Lois rolled her eyes. Their days off were something of a rare commodity and Ellen had insisted on spending some time with her daughter. "She wants to go shopping while Daddy has meetings with some of his colleagues."
The look on Lois' face told Clark that she was less than enthusiastic about the shopping trip. He knew that Lois and Ellen didn't always get along, but Lois hadn't seemed so antagonistic at the thought of shopping yesterday. "I thought you were looking forward to tomorrow."
"I was," Lois began with a sigh. "But the more I think about it, the more I think about the constant nagging and endless *helpful* tips for improving my life that time with my mother always seems to entail. I mean, why can't she just leave well enough alone? I don't butt into her life and tell her how to live. You'd think- " Lois stopped when she noticed the look on Clark's face. "What?"
Clark shook his head and tried to look as innocent as possible. Unable to disagree with her, he avoided the subject of her mother altogether. "Nothing."
"She's just a lot to take, you know?" She shook her head, trying to be optimistic. "Shopping will be fun," she said resolutely. She was glad to be going, she really was, but a tiny part of her still wished she wasn't going with her mother.
Their nightly meetings were usually dull business talk about financial and legal matters that were of no significance to Earl Gregg, the scientist. Much of it was boring and repetitive and Earl often sat back and listened to Grant Gendell, the billionaire, and Eric Denzler, the lawyer, talk about the business of the day. Nevertheless, Grant Gendell liked to have Earl's advice on various subjects and Earl faithfully obliged by coming to the meetings and giving his input when he felt it was necessary.

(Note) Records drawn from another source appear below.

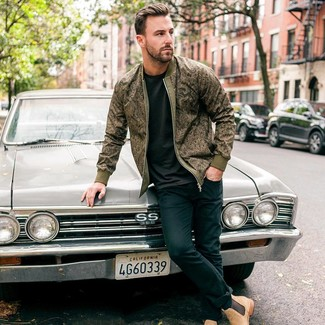 How to wear: olive print bomber jacket, black crew-neck t-shirt, navy skinny jeans, tan suede chelsea boots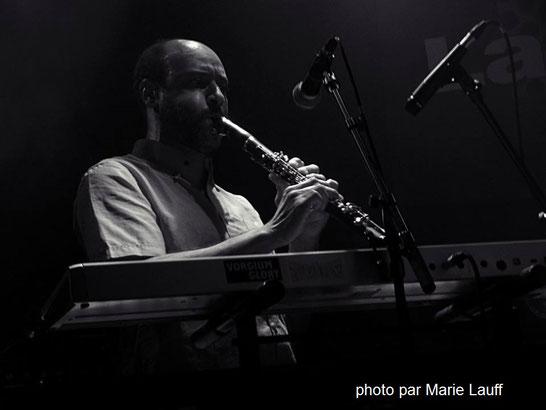 Térence THIAM con el clarinete en el Café La Pêche en Montreuil conLE PELICAN FRISE , 8°6 CREW y GREENLAND WHALEFISHERS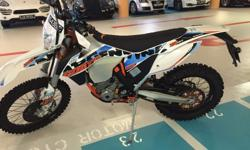 KTM 6 Days 350 EXC-F in perfect condition only 80km on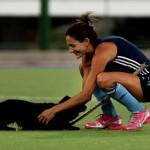 Luciana Aymar junto al perrito que ingresó a la cancha. (Foto: Matías Correa Arce)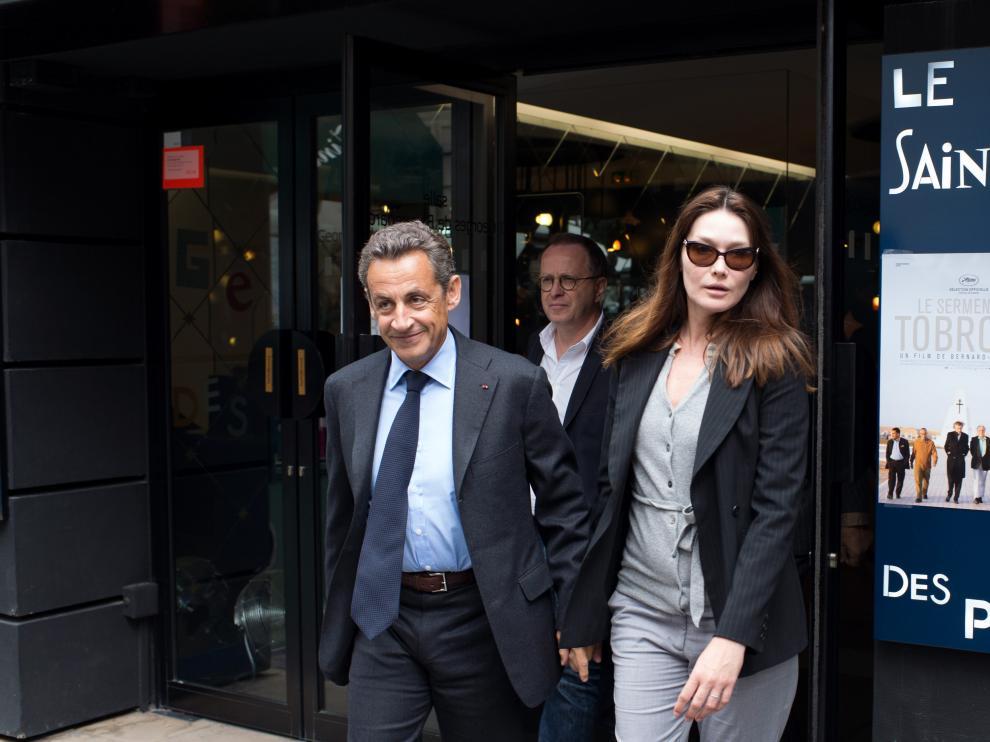 Nicolas Sarkozy y Carla Bruni, cuya relación se hizo pública justo con la llegada del primero a la presidencia de Francia, en 2007.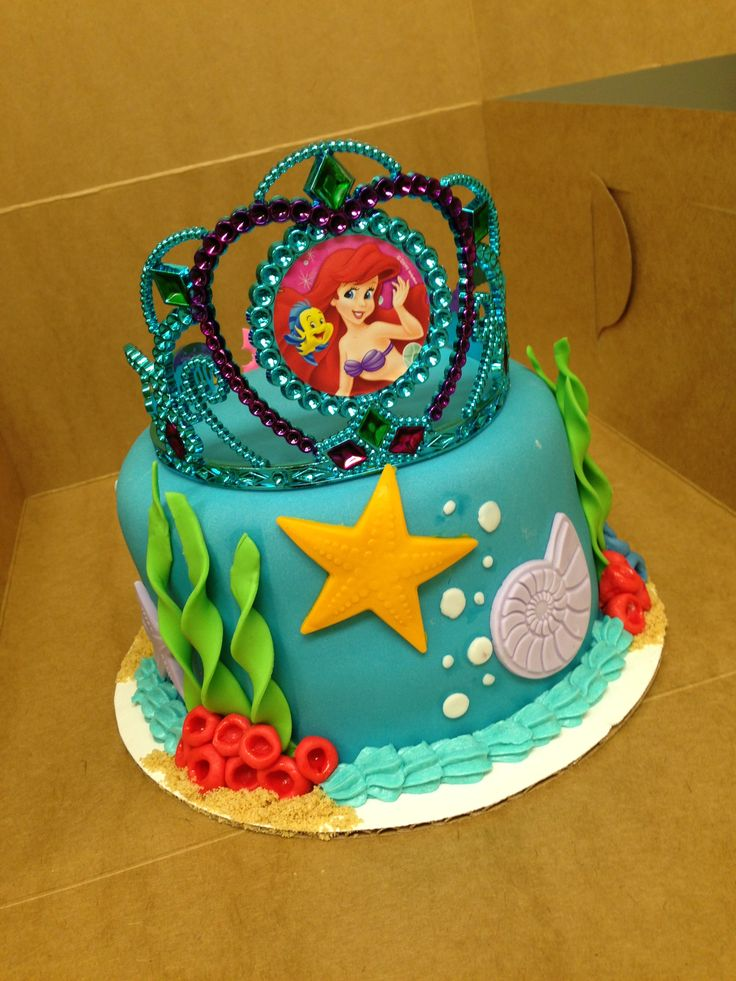 Little Mermaid Birthday Cake Earline Durlacher Looks Like She Wants Ariel For Her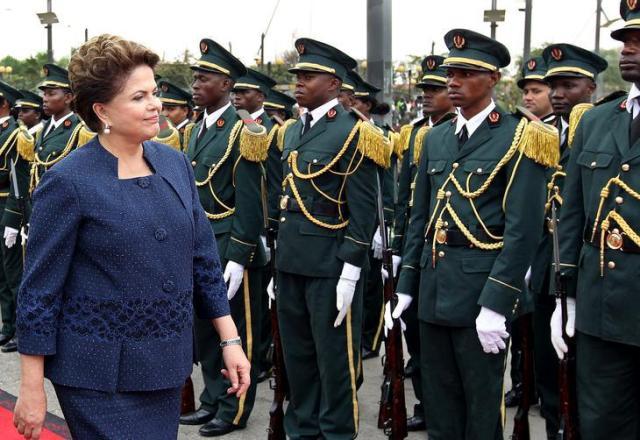 Dilma diz que não se deve comemorar a morte de um líder e que Líbia merece apoio na transição  Roberto Stuckert Filho/ABR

Eric Denzler, however, was a lawyer. He was paranoid, suspicious, and constantly chiming in with his opinions, regardless of whether they were requested, and Earl thought that he took his job a bit too seriously.
Tonight's meeting was different. Gendell had begun it with a startling announcement, and it was one that would require action and input on the parts of both Earl and Eric.
"Gentlemen," Gendell began. "I've decided to come out."
"Uhh, come out, sir?" Denzler asked.
Gendell's booming voice implied that the answer should have been obvious. "Out of hiding! Out into the real world, with real people, doing real things. I ran into a couple of my own employees today and I realized that I don't even know them! They work for me and I have no idea who they are. Living in seclusion is ridiculous and I'm giving it up. I'm going to call a press conference to announce it immediately, and I'll need you two to organize it."
Denzler characteristically jumped in. "Mr. Gendell, sir, with all due respect, I don't think this is a good idea. First of all, you're already a target for lawsuits by the thousands, and they'll only get worse if you were to appear in public. Not to mention that the number of theft and murder attempts will rise to unpredictable levels. Second, it is not safe for you to wander around and meet random people, employees or not."
"Denzler, I'm tired of hiding. That's the bottom line. I want to reemerge to the world, meet people, do things I haven't been able to do in a very long time. I'm getting older and I want to get out there and live my life… now, which one of you is going to call the press?"
"Mr. Gendell, if you must reveal your identity, at least consider another way of doing it. A press conference is big and messy and is incredibly difficult to secure."
"Well then, what would you suggest?"
"I'd suggest not making an appearance at all."
Gendell sighed in frustration. "Earl? What do you think?"
After dinner, Lois still couldn't get the nagging feeling out of the pit of her stomach. She felt like her life was missing something, but she couldn't quite put her finger on it. Lonely wasn't the right word. Clark was her best friend and her lover. She wasn't lonely, but her heart wanted something different.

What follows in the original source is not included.